Excerpted records:
(begin)

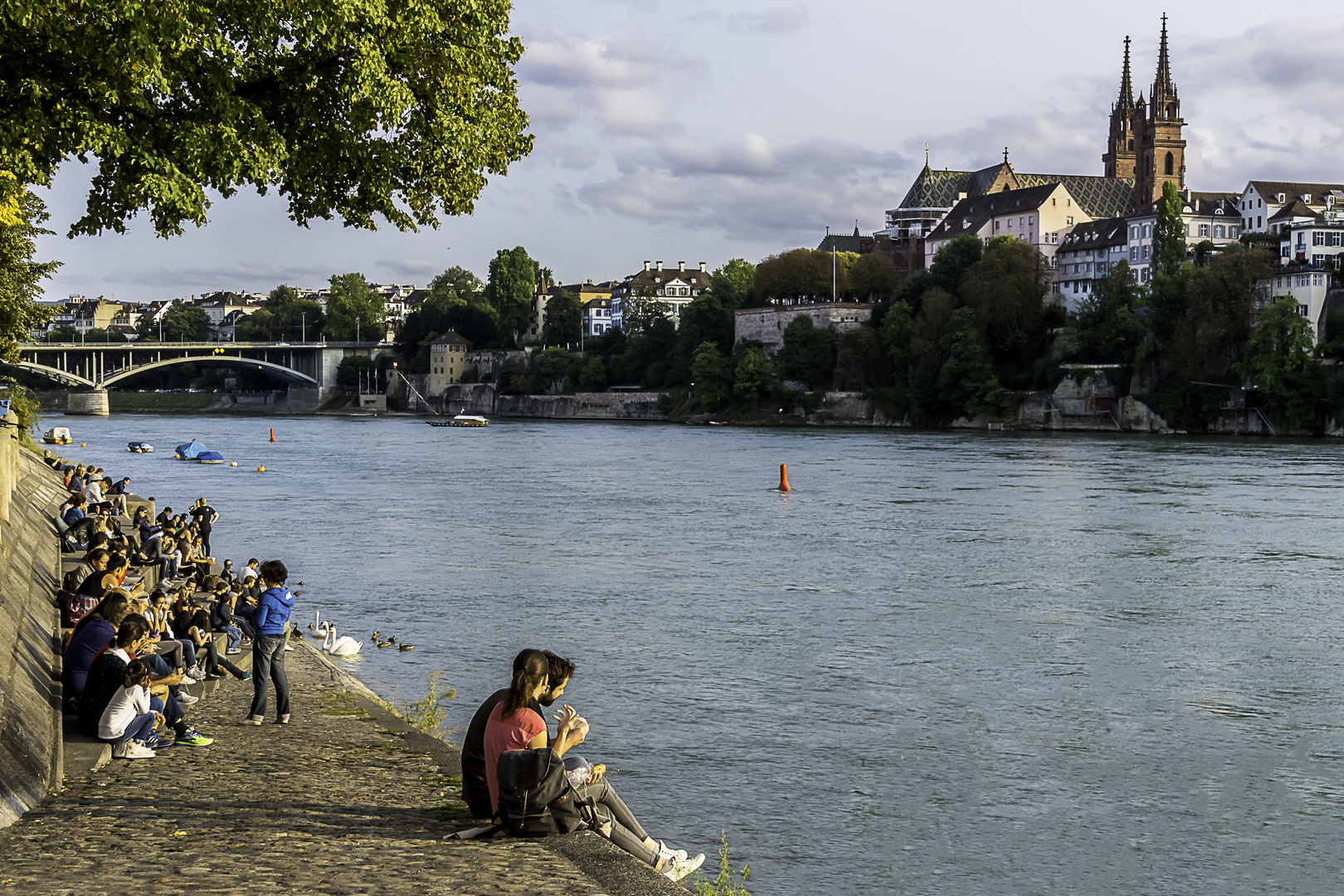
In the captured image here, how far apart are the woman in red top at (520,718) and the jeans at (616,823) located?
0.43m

(end)
(begin)

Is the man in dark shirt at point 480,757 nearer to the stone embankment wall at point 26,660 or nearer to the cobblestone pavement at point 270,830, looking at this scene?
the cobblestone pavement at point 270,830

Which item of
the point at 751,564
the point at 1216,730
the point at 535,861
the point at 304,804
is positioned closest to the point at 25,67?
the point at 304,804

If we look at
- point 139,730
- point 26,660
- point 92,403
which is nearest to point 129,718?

(end)

Exercise task: Convert the records from the line with "If we look at" to the line with "which is nearest to point 129,718?" into a JSON list of strings, one string per line, skipping any blank lines.

Written answer:
[
  "If we look at",
  "- point 139,730",
  "- point 26,660",
  "- point 92,403",
  "which is nearest to point 129,718?"
]